◆ Cosa fare:
1. Puoi duplicare dal testo sui soldi il passo tra "Cosa puoi fare" e "te serve vederle.", entrambi inclusi?
2. Nel testo sui soldi, in quali condizioni un esercizio fa succedere lo stesso ragionamento? Elencale tutte.

◆ Estratto del testo:
"""
Perché succede
Sui soldi si impara sbagliando, ma gli errori veri costano e arrivano quando non li aspetti. Un esercizio serve a far succedere lo stesso ragionamento a costo zero, in un momento tranquillo, con te accanto invece che al negozio. Nella mia pratica vedo che questi esercizi funzionano quando restano un gioco e falliscono appena diventano una verifica travestita.
Cosa puoi fare
- Il piano della settimana a tavolino. “Se avessi questa cifra per sette giorni, come la useresti?” Lui distribuisce, tu ascolti. Non serve che indovini niente: quello che sta facendo è mettere in fila delle priorità, e a te serve vederle.
- Il conto del traguardo. Scegliete insieme una cosa che vorrebbe e calcolate quante settimane ci vogliono mettendo da parte tanto o poco. Vedere il numero delle settimane cambiare a seconda di quanto tiene da parte è la lezione, non la cifra finale.
"""
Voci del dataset
"""
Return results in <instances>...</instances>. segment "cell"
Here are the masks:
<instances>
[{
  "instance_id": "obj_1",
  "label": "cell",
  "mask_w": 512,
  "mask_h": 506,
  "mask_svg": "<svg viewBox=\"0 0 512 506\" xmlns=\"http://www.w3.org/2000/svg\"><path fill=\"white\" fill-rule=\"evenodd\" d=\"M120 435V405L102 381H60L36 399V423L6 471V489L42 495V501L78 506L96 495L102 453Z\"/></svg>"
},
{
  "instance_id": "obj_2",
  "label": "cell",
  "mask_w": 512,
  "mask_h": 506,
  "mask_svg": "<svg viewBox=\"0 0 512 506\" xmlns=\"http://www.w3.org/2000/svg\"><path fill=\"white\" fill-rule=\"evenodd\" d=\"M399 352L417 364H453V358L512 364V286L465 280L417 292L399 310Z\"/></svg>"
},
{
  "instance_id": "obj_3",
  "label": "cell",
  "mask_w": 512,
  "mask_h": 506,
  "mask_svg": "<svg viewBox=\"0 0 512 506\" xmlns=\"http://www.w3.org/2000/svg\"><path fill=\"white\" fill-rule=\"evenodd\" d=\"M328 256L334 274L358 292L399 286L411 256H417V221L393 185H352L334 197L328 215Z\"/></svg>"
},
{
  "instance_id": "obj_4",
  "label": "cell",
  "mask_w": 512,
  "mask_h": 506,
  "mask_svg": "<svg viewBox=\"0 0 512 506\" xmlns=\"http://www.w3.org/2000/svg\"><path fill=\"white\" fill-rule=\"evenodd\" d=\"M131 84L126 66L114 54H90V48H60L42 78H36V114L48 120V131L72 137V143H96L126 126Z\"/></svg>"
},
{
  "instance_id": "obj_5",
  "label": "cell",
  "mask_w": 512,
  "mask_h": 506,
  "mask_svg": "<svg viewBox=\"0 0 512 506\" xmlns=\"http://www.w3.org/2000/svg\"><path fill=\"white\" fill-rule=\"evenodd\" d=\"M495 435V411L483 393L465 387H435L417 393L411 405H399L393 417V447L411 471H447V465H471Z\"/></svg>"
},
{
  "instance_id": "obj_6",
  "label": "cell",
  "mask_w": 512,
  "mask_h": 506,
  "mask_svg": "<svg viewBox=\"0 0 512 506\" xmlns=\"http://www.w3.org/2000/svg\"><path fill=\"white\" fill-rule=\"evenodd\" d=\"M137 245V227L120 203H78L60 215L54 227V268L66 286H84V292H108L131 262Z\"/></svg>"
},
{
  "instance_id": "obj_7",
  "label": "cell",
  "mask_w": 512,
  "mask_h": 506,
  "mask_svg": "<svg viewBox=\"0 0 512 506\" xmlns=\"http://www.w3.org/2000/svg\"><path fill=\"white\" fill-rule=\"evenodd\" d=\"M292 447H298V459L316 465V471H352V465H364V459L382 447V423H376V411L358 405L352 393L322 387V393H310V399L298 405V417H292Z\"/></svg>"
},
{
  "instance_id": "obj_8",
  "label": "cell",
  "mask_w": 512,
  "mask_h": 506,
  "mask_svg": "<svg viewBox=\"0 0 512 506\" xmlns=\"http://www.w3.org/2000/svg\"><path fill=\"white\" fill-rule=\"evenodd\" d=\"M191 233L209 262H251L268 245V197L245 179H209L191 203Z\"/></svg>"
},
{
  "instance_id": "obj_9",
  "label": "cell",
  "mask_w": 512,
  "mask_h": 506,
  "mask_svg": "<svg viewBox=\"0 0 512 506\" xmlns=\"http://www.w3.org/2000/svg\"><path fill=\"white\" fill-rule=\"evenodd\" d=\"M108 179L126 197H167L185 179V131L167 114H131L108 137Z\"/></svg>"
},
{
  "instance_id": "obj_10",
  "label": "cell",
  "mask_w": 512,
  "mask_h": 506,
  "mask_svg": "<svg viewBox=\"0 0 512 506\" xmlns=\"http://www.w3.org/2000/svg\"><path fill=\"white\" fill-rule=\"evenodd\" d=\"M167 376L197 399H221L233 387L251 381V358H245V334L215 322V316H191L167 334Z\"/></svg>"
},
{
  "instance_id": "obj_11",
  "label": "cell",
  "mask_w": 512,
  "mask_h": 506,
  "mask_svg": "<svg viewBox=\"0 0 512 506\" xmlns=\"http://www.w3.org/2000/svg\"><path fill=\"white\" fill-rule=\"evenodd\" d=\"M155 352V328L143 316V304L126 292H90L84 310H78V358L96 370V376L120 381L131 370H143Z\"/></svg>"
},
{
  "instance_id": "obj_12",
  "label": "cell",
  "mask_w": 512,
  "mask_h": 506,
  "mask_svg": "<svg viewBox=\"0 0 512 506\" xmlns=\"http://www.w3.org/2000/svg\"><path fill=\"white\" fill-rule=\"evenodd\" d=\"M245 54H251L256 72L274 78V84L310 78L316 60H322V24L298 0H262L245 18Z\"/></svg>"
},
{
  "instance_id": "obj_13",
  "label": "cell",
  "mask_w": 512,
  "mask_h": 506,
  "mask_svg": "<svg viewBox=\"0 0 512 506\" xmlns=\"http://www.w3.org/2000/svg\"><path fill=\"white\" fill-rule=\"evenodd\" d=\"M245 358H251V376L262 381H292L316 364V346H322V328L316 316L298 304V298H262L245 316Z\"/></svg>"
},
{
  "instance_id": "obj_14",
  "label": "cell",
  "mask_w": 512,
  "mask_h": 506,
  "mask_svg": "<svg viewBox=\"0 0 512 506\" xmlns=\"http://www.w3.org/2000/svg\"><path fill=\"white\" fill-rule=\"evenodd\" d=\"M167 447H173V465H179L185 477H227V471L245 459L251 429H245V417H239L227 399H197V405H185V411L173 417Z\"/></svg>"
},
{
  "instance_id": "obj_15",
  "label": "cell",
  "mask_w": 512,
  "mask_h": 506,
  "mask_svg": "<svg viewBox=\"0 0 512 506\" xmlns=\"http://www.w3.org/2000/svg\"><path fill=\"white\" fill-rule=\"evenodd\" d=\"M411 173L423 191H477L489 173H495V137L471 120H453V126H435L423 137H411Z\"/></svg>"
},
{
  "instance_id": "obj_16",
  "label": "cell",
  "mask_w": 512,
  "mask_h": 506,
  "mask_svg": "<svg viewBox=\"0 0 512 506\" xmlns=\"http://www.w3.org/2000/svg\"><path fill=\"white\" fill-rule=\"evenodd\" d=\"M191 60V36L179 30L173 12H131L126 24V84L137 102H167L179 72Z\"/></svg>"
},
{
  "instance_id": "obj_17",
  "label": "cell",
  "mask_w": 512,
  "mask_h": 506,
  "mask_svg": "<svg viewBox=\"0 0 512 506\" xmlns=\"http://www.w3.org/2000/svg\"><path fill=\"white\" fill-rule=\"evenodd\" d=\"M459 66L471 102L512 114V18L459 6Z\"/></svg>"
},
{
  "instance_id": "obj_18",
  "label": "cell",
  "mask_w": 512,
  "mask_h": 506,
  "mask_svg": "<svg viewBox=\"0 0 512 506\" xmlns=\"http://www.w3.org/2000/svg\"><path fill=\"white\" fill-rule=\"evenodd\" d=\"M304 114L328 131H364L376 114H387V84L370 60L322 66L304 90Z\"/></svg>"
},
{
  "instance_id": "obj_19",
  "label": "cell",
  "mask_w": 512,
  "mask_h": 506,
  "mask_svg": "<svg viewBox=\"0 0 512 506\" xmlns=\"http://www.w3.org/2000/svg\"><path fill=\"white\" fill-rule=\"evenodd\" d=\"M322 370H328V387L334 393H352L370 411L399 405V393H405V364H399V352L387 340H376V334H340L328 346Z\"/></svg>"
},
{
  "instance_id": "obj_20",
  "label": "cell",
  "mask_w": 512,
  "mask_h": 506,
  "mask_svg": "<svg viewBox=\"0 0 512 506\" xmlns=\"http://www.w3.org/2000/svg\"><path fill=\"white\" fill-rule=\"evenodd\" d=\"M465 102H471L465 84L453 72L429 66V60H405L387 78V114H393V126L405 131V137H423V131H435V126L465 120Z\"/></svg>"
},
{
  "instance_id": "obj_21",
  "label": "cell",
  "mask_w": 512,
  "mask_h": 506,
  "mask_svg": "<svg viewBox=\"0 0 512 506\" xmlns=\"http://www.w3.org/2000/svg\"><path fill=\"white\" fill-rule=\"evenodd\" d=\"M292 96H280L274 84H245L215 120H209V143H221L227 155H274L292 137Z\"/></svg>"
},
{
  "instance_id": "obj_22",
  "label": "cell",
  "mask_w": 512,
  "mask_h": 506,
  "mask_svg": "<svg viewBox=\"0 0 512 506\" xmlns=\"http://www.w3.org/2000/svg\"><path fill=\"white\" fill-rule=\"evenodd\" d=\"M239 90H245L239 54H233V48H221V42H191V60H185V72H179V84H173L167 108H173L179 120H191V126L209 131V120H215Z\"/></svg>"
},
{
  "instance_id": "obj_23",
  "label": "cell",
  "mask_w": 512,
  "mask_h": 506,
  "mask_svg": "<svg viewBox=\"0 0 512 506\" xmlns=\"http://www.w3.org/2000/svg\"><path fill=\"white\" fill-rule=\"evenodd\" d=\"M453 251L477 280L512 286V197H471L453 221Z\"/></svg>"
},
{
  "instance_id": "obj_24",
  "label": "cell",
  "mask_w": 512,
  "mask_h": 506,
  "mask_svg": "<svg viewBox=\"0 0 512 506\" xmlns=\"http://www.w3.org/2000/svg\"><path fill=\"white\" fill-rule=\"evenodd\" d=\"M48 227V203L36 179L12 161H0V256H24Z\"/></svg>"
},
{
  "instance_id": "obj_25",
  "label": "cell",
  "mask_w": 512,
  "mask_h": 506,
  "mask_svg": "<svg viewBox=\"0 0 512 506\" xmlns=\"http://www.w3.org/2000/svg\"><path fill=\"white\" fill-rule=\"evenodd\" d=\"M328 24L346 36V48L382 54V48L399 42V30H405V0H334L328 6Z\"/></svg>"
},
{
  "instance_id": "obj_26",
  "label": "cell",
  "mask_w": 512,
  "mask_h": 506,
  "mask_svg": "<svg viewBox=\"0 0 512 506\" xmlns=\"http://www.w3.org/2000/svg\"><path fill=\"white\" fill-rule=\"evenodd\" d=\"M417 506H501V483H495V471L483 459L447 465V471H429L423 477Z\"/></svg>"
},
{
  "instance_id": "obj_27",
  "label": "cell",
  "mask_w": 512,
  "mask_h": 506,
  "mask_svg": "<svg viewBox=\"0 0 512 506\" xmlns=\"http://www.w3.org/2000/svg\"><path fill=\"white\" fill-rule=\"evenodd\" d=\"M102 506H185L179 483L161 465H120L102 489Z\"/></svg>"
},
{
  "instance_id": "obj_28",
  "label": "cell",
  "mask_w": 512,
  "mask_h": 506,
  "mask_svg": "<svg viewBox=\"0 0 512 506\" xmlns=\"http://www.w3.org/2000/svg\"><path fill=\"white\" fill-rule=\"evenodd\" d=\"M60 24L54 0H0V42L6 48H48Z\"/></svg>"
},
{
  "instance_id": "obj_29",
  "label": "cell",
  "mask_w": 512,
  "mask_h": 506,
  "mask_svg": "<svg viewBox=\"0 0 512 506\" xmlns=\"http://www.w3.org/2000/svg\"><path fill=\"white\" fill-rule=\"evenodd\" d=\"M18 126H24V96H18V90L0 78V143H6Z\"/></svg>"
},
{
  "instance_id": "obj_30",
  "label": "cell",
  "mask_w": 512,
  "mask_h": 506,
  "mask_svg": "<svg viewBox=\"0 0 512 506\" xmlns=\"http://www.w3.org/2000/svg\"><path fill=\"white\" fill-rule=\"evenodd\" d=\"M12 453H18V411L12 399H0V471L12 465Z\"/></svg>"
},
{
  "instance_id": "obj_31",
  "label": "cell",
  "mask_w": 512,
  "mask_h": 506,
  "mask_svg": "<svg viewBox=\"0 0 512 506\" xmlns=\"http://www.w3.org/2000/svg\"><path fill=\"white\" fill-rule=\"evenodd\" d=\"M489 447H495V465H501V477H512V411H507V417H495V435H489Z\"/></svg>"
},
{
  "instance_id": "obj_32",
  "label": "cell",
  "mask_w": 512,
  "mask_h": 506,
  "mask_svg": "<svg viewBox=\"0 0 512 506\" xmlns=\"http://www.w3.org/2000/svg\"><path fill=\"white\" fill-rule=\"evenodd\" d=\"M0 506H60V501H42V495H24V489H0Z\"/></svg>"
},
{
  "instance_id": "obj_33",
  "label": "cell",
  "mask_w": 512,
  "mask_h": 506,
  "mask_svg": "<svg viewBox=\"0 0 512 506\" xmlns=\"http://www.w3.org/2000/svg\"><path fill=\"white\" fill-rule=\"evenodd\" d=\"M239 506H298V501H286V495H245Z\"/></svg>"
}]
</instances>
"""
◆ Elenco soluzioni:
1.
Cosa puoi fare
- Il piano della settimana a tavolino. “Se avessi questa cifra per sette giorni, come la useresti?” Lui distribuisce, tu ascolti. Non serve che indovini niente: quello che sta facendo è mettere in fila delle priorità, e a te serve vederle.

2.
- a costo zero
- in un momento tranquillo
- con te accanto invece che al negozio